Bason Gardens is a stunning local botanical garden that was opened in 1982.  It was not at the outset, much more than pasture that had been running deer.  The Council and a group of keen horticulturalists were determined to develop it into a public botanical reserve.  When I first visited in 1983, my immediate reaction was ‘What a bunch of dreamers!’  Now I regularly, and silently, eat humble pie as I see the wonderful result of both their dedication and the huge amount of effort that has resulted in a Botanic Garden where the public can visit, barbecue, picnic, play informal sports and watch the wide variety of plant and birdlife that have now established in the woodlands and the wetlands.

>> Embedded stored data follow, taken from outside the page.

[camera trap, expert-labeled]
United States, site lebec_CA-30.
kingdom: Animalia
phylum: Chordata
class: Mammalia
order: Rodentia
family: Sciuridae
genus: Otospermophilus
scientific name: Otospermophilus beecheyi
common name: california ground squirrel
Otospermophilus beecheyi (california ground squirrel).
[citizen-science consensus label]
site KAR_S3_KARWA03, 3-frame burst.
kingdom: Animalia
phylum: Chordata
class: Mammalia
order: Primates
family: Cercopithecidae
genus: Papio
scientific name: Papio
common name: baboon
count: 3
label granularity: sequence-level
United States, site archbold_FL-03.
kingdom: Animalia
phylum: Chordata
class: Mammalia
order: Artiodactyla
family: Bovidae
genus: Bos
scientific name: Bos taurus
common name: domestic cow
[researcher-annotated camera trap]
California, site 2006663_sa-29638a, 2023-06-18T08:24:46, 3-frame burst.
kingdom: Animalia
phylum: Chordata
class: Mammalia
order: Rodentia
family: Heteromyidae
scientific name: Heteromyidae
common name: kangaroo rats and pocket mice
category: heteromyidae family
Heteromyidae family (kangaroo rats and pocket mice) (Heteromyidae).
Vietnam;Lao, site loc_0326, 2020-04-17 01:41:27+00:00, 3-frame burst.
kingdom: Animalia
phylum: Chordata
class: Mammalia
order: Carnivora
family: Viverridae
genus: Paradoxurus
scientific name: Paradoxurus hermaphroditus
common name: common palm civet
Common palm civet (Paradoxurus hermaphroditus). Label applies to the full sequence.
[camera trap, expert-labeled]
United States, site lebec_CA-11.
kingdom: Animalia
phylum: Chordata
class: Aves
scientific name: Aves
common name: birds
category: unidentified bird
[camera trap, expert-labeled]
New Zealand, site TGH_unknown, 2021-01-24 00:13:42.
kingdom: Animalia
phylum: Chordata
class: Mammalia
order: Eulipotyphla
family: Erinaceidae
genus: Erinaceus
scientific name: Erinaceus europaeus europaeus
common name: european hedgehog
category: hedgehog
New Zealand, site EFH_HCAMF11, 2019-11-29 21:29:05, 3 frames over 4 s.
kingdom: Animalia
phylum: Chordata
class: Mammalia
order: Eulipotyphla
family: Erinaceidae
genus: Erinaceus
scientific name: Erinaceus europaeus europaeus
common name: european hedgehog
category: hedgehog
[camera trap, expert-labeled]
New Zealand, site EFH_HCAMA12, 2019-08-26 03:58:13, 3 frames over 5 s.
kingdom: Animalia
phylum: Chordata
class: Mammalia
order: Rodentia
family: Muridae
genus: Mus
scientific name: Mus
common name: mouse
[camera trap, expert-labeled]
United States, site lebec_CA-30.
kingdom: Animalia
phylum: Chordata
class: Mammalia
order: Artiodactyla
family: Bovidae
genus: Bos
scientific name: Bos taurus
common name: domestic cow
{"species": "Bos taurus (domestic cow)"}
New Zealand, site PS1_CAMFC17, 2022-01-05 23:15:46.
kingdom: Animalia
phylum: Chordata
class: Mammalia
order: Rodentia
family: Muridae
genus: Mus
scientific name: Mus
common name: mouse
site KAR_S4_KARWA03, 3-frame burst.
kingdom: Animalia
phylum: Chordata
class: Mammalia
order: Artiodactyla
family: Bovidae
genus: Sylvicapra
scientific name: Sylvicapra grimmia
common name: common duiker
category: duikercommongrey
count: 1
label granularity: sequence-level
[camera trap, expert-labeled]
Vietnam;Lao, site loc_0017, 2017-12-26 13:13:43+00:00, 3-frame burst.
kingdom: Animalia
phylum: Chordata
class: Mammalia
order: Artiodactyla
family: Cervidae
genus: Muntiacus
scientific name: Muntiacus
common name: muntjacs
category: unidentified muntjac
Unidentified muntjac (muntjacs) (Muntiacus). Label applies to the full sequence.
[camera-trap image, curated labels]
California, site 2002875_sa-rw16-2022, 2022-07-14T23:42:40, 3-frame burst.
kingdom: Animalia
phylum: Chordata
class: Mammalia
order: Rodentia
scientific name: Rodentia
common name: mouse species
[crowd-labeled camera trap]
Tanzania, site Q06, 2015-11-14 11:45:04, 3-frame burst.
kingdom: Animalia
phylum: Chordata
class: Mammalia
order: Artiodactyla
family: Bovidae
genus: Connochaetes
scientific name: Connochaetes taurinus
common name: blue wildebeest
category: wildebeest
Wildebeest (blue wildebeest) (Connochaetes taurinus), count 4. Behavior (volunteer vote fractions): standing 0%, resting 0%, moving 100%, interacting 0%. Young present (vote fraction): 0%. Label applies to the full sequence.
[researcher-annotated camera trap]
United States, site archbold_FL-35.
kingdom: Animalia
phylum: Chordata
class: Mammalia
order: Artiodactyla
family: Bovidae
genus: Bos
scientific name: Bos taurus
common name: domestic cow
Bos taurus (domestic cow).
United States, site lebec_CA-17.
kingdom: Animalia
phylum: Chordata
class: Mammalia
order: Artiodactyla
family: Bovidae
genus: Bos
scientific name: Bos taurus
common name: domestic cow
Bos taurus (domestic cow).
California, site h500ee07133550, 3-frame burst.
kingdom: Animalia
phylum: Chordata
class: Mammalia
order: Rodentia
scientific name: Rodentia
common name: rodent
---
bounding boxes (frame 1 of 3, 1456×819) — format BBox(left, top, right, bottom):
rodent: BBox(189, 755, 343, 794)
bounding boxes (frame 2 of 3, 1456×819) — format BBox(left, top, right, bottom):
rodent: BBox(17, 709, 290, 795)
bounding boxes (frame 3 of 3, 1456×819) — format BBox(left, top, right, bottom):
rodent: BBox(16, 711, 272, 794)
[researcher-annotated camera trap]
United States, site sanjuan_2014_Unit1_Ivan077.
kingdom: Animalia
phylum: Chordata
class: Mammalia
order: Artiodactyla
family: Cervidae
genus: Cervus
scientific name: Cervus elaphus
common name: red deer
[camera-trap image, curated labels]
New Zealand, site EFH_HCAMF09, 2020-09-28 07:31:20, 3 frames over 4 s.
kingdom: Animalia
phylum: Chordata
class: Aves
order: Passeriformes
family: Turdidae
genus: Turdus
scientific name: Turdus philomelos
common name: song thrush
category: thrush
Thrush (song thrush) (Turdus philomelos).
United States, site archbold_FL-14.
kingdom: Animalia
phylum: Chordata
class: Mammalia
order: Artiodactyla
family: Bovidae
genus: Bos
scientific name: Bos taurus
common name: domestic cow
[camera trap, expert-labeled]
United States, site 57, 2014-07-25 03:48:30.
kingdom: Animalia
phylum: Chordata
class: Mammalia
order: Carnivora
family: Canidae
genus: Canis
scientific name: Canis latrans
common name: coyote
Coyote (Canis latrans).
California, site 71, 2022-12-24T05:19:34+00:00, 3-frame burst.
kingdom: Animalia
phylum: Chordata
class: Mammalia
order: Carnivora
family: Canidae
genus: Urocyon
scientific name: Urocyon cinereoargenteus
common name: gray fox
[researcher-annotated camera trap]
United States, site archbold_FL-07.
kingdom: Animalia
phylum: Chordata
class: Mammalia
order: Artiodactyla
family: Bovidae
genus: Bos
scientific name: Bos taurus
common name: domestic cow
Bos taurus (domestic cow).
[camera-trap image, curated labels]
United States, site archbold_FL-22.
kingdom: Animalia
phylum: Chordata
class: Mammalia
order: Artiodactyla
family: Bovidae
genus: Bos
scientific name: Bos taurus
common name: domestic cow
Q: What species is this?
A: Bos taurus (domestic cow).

So back to the kaka:  Being very keen to get myself a photo of a local Kaka, by 4 July I had been out to Bason Gardens searching for six days in a row.   At least four other Whanganui bird photographers had also been doggedly searching the areas of known sightings and any likely trees without any satisfaction.   Bird photography can be frustrating, but at least these speculative trips are close to home and we can easily try, and try again.

The Kaka does seem to enjoy the gardens and had been seen by the staff several times. Annoyingly, once was at 10.30am not long before I arrived that same afternoon.  On 29 June I heard a Kaka behind the Banksia trees, where the road dips down to the Boothby Fern House.  I couldn’t get a visual on the bird and it may have been over the ridge where the Native Plants track winds down to a wetland.

Later, on 5 July, one of the workers recorded a video of a Kaka in the Banksias at the northern end of the reserve, and on 10 July, Phil Thomsen saw one fly into a tree behind the homestead.   There was then, at least one bird continuing to frequent the gardens and there were two birds sighted in several of the early sightings.  There was no doubt that we would keep trying for a photo of these elusive and intriguing native parrots.

It’s not all bad news.  In this now well developed Botanic Garden, there are many bird species that can be enjoyed.  While I have been looking for Kaka, I have seen many tiny grey warblers feeding in the Banksia integrifolia above the Kowhai Bank.  They are a difficult bird to photograph, as they constantly dart about gathering insects and nectar.   That’s when the bully boy Tui arrive.  They come from everywhere, determined to protect their perceived right to the sweet nectar in the new flowers.  The grey warblers are quickly harassed out of the trees, as are the many silvereye who also like their chances with a ready supply of nectar.

Across the roadway, a hungry kereru was lunching on his fresh green salad, by systematically stripping the new leaves from young kowhai.  I feared that the young trees were rapidly losing their life-giving foliage but I guess nature is in control of the subtle balance of our native birds and trees.

During my excursions, I encountered a charm of 35 goldfinches in the Arboretum and as is often the case, a harrier hawk was circling above, much to the consternation and panic of the rock pigeons that are everywhere.  Magpies also, are common in many areas and Denis Glover’s ‘Quardle Oodle Ardling’ can be heard throughout the Gardens.  Below the Millennium Hill, I was trying unsuccessfully, to get the portrait of an eastern rosella as it sat and watched me, laughing from his dark tree that he immediately left, having decided I had come close enough.

Beside a couple of the barbecue installations there are lots of planked seating where one can watch the mallard ducks, paradise shelducks, grey teal, and Australian coots that abound in the Lake.  One of two black swans was gathering nesting material just in front of the Tea House, so cygnets would be a sight soon enough.  I have seen pied shags fishing, and black shags with a little black shag roosting in the poplars above this peaceful picnic spot.

The plantings make this a delightful garden where the range of planted areas mean that most people will be able to find a place that is a pleasure to relax in and a joy to just sit and gaze.  Just feel free to let me know if you sight that very annoying and equally elusive kaka!